● **Required task**:
Which lines run from the one containing "Which is bottommost out of the options" to the end of the entries? Quote them exactly, and nothing else.

● **Record extracts**:

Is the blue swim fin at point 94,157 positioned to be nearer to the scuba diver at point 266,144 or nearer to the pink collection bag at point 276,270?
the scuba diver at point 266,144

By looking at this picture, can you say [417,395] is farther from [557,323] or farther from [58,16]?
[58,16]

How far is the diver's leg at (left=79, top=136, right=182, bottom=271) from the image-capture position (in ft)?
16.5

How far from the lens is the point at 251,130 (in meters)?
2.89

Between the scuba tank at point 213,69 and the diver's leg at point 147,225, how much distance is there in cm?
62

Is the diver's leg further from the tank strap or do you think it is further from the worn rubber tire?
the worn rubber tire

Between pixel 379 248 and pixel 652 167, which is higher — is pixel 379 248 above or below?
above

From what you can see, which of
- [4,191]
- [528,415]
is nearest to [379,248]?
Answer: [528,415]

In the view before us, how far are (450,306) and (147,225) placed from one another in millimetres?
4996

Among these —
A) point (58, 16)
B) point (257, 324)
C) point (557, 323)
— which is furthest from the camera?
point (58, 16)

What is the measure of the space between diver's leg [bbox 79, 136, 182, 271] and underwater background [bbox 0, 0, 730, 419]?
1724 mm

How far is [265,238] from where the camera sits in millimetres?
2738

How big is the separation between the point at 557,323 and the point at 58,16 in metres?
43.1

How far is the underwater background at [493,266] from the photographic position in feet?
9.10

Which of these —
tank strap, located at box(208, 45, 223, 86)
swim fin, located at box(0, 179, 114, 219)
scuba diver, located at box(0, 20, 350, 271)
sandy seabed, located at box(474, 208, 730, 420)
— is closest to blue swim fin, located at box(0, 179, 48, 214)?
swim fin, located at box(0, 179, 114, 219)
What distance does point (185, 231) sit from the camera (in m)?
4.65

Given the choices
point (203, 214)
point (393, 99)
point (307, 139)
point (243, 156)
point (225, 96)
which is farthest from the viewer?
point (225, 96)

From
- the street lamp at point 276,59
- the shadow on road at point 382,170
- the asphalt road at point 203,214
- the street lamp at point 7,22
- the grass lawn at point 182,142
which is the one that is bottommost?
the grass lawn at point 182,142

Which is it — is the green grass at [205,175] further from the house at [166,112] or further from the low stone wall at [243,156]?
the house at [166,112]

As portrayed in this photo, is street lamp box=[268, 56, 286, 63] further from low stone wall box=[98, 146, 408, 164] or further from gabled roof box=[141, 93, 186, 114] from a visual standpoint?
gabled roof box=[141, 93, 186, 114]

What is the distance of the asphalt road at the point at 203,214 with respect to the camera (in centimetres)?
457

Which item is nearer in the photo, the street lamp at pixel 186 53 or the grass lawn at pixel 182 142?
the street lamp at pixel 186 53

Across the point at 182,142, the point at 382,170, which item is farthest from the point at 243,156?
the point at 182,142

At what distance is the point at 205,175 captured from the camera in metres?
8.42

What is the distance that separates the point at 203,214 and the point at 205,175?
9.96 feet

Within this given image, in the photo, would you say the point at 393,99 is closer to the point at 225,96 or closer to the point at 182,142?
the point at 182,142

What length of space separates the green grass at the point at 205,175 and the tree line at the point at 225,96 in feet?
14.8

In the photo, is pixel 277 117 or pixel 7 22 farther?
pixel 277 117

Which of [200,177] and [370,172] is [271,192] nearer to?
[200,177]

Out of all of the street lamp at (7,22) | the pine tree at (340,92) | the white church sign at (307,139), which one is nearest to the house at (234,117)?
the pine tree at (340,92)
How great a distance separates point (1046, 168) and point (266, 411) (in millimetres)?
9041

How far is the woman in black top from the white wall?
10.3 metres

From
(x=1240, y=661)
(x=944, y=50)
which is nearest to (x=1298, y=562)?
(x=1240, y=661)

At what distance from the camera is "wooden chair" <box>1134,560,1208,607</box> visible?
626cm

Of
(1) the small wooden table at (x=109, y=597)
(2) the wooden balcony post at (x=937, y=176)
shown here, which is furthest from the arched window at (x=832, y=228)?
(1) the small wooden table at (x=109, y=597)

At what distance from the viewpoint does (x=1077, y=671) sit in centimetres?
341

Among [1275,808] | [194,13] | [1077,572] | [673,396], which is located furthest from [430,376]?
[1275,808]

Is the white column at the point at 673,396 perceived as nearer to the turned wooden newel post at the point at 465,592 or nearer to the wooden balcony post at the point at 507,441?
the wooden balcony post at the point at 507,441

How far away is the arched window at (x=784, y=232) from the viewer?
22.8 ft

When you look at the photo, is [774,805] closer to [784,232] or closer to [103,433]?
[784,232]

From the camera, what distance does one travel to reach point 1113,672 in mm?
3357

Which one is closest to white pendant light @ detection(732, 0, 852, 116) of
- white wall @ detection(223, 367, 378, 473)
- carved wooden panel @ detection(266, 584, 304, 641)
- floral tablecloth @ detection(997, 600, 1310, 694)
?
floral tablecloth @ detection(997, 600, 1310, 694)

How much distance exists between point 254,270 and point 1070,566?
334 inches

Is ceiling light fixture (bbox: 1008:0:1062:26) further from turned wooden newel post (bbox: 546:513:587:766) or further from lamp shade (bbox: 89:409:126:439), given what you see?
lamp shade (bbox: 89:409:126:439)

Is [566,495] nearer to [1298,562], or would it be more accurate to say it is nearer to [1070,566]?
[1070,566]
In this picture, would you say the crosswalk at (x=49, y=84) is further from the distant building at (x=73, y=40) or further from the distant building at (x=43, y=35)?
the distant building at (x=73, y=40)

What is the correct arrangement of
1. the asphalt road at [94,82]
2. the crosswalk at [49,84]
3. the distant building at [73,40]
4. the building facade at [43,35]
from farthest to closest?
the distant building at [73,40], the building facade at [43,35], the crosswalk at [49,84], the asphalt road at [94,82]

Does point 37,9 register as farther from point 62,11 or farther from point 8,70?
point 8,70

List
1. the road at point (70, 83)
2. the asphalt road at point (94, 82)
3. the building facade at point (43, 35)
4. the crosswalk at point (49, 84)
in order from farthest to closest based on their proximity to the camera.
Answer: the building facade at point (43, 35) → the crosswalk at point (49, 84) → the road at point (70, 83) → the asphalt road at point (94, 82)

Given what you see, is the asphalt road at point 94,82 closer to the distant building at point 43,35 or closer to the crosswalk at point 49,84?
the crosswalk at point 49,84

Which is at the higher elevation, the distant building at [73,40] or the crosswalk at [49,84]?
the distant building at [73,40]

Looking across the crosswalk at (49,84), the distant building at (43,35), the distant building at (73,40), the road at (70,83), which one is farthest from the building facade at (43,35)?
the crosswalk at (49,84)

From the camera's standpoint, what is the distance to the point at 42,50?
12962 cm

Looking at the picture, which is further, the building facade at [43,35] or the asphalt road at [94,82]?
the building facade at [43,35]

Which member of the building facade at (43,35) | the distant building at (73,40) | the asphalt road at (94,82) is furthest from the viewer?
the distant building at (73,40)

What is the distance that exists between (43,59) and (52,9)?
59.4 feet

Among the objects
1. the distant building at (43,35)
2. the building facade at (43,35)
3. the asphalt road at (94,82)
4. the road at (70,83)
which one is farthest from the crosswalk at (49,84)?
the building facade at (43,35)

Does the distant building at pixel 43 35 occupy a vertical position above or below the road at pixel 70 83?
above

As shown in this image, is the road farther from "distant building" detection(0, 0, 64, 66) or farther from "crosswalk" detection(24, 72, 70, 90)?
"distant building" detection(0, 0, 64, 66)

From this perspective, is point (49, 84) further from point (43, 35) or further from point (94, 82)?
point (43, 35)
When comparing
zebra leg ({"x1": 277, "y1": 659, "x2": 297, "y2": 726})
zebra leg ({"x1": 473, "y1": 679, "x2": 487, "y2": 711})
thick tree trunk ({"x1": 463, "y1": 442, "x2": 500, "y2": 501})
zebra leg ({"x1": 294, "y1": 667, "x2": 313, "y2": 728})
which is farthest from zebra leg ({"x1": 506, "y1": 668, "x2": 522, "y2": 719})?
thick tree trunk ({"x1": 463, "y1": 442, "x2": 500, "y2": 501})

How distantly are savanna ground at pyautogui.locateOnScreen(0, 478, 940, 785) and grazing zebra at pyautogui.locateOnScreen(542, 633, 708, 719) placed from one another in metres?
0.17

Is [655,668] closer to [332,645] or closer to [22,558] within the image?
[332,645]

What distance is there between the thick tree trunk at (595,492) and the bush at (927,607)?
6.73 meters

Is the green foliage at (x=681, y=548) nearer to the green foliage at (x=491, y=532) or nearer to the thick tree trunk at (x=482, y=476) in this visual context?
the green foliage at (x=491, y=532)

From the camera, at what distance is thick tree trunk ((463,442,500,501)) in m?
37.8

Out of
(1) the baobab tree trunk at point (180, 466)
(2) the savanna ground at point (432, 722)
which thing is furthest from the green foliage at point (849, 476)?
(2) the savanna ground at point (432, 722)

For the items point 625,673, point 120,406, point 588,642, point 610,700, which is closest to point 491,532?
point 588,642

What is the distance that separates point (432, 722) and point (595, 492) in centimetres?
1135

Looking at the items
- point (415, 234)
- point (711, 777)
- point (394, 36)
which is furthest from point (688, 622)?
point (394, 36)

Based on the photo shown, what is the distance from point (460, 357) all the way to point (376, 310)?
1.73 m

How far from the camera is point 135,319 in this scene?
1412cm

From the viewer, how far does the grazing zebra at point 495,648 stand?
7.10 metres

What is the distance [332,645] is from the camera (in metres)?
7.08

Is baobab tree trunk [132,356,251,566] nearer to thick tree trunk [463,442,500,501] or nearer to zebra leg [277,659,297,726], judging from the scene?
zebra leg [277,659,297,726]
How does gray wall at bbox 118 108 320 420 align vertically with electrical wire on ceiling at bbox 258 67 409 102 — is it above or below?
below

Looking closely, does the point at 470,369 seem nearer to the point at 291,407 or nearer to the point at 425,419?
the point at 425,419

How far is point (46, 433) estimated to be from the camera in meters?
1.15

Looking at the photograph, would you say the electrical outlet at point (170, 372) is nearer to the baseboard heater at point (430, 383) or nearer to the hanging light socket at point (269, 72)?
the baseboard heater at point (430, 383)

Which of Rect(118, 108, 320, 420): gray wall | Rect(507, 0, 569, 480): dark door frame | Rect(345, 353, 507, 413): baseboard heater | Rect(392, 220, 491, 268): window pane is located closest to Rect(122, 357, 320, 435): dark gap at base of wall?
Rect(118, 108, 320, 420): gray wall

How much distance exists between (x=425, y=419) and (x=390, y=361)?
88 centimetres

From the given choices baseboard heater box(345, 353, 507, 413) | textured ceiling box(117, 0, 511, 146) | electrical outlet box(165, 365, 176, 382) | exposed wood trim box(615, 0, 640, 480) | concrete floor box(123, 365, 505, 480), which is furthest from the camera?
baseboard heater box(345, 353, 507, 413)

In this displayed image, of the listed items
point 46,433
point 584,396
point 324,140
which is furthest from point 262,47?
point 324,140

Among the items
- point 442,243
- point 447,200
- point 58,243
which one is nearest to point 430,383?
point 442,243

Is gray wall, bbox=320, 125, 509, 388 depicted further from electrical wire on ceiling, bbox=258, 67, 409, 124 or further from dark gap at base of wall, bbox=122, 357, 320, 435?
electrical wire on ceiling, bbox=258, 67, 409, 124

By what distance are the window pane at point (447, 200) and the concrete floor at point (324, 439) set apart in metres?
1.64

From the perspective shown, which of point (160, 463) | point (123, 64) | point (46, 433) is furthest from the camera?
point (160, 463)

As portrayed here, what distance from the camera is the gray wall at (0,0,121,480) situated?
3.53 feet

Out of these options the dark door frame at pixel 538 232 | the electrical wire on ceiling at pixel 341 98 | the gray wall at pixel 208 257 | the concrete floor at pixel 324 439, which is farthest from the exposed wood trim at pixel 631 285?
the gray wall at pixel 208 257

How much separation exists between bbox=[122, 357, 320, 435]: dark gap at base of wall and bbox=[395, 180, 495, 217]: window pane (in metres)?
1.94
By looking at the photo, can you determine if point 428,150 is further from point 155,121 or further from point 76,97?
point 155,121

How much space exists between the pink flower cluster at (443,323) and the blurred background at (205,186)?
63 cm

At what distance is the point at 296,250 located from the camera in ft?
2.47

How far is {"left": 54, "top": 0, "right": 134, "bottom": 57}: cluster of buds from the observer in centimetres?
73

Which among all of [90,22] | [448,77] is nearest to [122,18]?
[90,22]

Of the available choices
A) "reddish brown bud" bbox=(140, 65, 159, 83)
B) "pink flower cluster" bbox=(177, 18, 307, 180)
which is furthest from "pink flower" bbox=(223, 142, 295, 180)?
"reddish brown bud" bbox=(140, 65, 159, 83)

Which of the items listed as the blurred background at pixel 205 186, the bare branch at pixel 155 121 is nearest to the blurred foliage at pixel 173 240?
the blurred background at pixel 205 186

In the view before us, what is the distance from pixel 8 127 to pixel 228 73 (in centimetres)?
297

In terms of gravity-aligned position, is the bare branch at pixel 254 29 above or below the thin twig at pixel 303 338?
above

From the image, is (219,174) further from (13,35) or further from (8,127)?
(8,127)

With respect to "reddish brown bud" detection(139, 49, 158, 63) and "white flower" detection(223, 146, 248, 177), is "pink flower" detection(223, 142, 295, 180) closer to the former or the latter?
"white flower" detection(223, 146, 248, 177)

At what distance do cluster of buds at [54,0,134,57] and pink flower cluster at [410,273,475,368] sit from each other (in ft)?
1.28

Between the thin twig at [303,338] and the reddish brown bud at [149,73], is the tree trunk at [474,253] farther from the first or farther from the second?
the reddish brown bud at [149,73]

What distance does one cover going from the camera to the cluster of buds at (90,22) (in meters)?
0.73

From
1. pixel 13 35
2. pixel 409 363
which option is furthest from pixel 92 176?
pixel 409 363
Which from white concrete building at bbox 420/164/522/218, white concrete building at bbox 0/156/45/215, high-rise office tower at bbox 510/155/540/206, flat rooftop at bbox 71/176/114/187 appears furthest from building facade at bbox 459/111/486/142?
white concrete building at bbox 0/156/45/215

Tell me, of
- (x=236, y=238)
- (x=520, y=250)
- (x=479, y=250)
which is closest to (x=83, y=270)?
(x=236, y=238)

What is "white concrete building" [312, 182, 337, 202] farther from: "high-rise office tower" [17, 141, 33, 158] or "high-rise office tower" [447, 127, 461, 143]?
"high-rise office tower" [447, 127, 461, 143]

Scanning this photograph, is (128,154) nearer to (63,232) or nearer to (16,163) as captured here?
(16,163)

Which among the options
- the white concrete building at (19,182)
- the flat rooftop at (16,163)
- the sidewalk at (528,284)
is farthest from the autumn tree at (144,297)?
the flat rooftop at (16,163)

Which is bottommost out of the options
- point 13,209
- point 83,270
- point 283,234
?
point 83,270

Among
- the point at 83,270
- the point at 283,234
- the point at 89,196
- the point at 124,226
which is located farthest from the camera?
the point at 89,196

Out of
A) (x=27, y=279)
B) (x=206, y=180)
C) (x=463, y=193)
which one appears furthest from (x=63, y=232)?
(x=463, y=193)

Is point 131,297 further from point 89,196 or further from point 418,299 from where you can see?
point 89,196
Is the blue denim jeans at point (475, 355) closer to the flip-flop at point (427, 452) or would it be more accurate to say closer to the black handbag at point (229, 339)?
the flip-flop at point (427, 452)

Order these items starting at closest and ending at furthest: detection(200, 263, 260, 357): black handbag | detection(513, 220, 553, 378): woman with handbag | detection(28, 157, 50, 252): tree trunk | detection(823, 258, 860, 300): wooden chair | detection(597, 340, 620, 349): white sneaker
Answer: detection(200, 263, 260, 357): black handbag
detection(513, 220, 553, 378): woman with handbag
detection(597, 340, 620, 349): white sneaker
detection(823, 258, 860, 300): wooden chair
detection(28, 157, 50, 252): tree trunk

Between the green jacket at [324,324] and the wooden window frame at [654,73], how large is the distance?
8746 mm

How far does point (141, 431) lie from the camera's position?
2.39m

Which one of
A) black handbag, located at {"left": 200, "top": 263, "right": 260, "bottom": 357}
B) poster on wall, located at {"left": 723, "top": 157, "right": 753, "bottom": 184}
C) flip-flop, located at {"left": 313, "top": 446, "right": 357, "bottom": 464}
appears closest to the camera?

● **Task result**:
Which is bottommost out of the options
- point 13,209
- point 83,270
- point 283,234
?
point 83,270

Among
- the point at 83,270
- the point at 283,234
- the point at 89,196
- the point at 124,226
which is located farthest from the camera?
the point at 89,196

Out of
A) (x=27, y=279)
B) (x=206, y=180)
C) (x=463, y=193)
which one appears furthest from (x=63, y=232)?
(x=463, y=193)

Is point 131,297 further from point 89,196 or further from point 418,299 from where you can see?
point 89,196
Is the blue denim jeans at point (475, 355) closer to the flip-flop at point (427, 452) or would it be more accurate to say closer to the black handbag at point (229, 339)?
the flip-flop at point (427, 452)

Order these items starting at closest and ending at furthest: detection(200, 263, 260, 357): black handbag | detection(513, 220, 553, 378): woman with handbag | detection(28, 157, 50, 252): tree trunk | detection(823, 258, 860, 300): wooden chair | detection(597, 340, 620, 349): white sneaker
Answer: detection(200, 263, 260, 357): black handbag
detection(513, 220, 553, 378): woman with handbag
detection(597, 340, 620, 349): white sneaker
detection(823, 258, 860, 300): wooden chair
detection(28, 157, 50, 252): tree trunk

Between the green jacket at [324,324] and the wooden window frame at [654,73], how large is the distance?
8746 mm

How far does point (141, 431) lie from the camera's position?
2.39m

Which one of
A) black handbag, located at {"left": 200, "top": 263, "right": 260, "bottom": 357}
B) poster on wall, located at {"left": 723, "top": 157, "right": 753, "bottom": 184}
C) flip-flop, located at {"left": 313, "top": 446, "right": 357, "bottom": 464}
appears closest to the camera?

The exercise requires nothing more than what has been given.